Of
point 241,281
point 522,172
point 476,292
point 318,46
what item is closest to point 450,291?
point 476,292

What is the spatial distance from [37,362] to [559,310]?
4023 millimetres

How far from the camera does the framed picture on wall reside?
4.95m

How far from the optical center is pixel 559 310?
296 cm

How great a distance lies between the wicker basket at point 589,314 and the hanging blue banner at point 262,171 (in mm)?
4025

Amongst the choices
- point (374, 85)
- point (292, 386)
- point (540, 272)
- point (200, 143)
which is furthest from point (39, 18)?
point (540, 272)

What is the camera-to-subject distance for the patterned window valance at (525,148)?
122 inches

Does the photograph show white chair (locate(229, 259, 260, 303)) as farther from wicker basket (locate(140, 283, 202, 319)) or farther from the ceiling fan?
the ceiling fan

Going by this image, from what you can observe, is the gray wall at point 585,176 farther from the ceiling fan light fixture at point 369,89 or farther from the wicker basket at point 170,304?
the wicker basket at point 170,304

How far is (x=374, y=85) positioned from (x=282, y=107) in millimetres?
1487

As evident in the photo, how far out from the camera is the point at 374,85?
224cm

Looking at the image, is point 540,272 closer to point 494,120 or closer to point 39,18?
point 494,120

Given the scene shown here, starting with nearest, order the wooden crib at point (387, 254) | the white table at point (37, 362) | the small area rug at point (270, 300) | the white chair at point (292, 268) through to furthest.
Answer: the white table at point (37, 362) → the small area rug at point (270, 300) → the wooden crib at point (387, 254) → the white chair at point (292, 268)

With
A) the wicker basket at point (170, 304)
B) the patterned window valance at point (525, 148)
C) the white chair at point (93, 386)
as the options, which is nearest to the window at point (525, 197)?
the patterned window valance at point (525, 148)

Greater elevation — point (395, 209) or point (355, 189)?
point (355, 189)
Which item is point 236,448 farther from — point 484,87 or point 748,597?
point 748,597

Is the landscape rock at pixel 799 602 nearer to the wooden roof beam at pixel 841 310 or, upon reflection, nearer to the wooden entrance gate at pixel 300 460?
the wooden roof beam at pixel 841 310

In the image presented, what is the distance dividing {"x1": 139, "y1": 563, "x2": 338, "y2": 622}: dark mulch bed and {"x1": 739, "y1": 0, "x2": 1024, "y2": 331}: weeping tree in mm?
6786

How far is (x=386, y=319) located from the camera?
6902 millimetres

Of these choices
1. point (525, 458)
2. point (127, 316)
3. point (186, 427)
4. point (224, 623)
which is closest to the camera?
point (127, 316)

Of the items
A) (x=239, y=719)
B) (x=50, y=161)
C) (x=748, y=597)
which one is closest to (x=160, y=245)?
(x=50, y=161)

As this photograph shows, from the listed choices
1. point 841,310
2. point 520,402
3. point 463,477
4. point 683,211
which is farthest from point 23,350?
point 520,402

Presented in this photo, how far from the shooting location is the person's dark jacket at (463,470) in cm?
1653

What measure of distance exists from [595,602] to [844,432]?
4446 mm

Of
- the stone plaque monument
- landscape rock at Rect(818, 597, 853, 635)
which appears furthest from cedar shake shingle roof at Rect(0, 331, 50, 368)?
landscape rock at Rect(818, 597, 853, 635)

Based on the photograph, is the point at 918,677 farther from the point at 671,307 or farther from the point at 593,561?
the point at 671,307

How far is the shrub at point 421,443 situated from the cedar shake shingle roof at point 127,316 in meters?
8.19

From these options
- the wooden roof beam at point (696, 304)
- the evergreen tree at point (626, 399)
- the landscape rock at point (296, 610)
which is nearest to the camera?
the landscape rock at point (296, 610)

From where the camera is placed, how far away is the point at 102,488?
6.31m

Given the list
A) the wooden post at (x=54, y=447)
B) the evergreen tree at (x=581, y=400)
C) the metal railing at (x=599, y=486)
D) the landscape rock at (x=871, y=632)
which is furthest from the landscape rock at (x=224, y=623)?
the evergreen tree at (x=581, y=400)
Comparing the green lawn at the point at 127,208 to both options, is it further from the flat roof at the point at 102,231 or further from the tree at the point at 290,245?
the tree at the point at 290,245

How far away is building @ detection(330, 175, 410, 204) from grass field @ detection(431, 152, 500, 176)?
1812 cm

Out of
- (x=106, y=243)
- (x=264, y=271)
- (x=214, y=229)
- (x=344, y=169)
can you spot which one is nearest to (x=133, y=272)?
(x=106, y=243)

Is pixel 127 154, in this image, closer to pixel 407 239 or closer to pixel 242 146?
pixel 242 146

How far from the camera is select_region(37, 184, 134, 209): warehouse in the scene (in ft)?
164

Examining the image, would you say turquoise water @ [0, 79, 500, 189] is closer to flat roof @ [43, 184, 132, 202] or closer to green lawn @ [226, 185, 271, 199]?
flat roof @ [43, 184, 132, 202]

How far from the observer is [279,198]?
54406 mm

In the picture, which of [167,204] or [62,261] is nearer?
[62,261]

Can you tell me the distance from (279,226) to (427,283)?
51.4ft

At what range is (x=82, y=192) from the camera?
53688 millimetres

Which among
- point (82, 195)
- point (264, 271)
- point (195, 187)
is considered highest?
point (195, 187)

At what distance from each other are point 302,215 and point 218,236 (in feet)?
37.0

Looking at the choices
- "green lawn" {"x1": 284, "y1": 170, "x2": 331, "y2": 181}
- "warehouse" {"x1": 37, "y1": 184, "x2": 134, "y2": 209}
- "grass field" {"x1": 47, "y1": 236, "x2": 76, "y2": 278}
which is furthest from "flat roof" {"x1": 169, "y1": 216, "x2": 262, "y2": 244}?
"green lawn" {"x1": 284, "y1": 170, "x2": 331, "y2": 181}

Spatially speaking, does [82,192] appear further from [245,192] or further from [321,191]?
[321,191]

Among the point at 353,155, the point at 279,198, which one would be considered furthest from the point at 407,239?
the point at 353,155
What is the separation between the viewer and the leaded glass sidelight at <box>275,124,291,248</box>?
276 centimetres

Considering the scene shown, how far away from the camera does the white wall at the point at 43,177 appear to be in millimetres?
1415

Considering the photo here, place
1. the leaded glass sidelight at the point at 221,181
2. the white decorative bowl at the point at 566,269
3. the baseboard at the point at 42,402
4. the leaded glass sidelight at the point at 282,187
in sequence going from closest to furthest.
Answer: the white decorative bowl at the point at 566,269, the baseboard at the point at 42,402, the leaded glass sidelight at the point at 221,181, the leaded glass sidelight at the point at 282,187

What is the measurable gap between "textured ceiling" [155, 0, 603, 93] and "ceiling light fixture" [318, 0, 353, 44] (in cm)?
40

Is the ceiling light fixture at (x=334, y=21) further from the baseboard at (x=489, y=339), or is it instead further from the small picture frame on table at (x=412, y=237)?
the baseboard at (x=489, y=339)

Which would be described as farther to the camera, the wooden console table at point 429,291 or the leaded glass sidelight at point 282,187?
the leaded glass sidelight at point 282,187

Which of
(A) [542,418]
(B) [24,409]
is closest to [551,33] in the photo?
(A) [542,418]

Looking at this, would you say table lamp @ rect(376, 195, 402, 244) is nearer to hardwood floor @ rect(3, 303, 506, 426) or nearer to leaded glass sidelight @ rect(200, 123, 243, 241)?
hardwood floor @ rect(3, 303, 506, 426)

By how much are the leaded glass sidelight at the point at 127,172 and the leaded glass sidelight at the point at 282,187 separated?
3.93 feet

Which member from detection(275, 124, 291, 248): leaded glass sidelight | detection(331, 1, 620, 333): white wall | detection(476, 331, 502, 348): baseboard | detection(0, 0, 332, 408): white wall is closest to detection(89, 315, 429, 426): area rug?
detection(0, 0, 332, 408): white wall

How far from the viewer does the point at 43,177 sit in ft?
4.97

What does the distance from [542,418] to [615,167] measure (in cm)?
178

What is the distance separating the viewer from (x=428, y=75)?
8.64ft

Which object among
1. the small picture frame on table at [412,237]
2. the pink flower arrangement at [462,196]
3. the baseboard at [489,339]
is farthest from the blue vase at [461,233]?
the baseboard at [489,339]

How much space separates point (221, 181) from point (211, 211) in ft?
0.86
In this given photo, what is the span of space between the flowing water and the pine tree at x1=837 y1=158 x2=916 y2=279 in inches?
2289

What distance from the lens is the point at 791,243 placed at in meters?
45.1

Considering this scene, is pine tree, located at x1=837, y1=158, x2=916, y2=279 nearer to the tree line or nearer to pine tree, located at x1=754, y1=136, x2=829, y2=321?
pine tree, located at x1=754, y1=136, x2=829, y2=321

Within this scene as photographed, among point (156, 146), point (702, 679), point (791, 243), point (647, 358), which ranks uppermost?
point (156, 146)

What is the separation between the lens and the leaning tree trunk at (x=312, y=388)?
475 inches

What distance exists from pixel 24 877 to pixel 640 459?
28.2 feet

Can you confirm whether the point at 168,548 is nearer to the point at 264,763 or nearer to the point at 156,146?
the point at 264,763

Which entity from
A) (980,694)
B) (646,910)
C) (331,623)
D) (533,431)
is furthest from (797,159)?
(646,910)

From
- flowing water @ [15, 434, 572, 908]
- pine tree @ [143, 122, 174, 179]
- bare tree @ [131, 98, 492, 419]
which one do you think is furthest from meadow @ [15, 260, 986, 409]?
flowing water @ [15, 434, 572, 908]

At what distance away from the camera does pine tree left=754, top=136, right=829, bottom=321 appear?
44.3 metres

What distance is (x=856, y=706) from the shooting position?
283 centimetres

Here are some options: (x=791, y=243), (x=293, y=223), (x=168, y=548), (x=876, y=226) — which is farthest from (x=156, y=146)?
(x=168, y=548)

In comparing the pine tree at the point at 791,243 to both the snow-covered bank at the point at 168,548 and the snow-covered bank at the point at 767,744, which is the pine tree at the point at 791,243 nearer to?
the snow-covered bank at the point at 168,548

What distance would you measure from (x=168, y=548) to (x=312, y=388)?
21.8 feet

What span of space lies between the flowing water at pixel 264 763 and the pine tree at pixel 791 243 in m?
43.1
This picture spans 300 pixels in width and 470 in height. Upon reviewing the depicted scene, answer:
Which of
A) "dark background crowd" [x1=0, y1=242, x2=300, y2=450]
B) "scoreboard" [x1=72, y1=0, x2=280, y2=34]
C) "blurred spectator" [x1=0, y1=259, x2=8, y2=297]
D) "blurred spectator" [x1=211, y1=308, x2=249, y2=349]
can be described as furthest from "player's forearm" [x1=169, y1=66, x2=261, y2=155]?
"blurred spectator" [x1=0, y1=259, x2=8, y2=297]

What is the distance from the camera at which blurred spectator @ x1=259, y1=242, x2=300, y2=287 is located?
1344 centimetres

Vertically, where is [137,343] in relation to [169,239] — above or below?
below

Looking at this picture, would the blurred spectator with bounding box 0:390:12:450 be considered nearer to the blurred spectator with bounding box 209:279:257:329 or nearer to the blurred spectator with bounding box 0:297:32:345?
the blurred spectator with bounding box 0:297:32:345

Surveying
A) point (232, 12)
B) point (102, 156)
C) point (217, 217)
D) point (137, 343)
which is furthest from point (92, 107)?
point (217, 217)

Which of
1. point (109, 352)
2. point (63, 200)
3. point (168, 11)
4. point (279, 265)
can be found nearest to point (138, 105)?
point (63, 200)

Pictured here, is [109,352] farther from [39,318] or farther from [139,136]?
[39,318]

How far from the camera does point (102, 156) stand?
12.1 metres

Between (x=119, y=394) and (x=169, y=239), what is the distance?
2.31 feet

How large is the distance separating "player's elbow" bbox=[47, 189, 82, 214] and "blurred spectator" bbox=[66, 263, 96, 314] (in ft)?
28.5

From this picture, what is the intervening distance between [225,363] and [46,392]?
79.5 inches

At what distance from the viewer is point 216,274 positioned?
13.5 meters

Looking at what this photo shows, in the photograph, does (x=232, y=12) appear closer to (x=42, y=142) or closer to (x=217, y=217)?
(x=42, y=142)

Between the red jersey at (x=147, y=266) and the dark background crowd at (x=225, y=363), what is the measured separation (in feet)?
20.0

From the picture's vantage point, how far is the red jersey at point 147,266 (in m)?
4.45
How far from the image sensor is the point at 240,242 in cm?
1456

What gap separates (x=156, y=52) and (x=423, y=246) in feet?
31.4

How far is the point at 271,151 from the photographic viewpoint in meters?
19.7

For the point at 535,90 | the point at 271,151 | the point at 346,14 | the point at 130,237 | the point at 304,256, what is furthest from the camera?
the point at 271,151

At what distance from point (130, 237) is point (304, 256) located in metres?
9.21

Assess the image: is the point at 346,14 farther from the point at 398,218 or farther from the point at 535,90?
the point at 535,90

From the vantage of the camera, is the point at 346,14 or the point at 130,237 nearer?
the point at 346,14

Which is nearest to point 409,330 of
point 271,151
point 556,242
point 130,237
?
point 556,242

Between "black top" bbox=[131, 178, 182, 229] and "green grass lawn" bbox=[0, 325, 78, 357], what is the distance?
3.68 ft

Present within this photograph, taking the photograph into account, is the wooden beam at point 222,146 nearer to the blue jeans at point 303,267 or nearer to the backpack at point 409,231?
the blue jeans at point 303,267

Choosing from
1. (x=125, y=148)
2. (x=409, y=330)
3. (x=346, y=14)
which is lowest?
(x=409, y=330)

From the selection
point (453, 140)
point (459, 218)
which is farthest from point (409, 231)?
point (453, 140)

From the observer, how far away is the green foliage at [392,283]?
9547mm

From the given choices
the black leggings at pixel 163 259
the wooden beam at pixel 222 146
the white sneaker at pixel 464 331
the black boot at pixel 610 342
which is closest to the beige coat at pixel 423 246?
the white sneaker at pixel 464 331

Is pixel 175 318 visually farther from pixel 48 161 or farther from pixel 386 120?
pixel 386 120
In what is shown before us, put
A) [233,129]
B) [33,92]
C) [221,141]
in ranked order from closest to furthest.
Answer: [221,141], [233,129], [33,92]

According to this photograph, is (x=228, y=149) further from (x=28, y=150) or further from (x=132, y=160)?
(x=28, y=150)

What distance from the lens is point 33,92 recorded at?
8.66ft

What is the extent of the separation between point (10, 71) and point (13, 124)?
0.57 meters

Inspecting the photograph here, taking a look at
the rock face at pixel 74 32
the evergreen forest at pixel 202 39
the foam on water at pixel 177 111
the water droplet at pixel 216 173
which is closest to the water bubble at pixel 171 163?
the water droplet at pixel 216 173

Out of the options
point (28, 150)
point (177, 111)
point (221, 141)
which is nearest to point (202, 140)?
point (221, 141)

> _Set exercise_: Give back exactly the lines from the line containing "In what is shown before us, put" to the end of the entries, and no other lines.

> _Final answer_:
In what is shown before us, put
A) [233,129]
B) [33,92]
C) [221,141]
in ranked order from closest to furthest.
Answer: [221,141], [233,129], [33,92]

According to this photograph, is (x=228, y=149) further from (x=28, y=150) or further from (x=132, y=160)?
(x=28, y=150)

What distance from the lens is point 33,92 recorded at?
8.66ft

What is the extent of the separation between point (10, 71) and point (13, 124)?
0.57 meters

Inspecting the photograph here, taking a look at
the rock face at pixel 74 32
the evergreen forest at pixel 202 39
the foam on water at pixel 177 111
the water droplet at pixel 216 173
which is closest to the water bubble at pixel 171 163?
the water droplet at pixel 216 173

Out of the options
point (28, 150)
point (177, 111)
point (221, 141)
which is nearest to point (202, 140)?
point (221, 141)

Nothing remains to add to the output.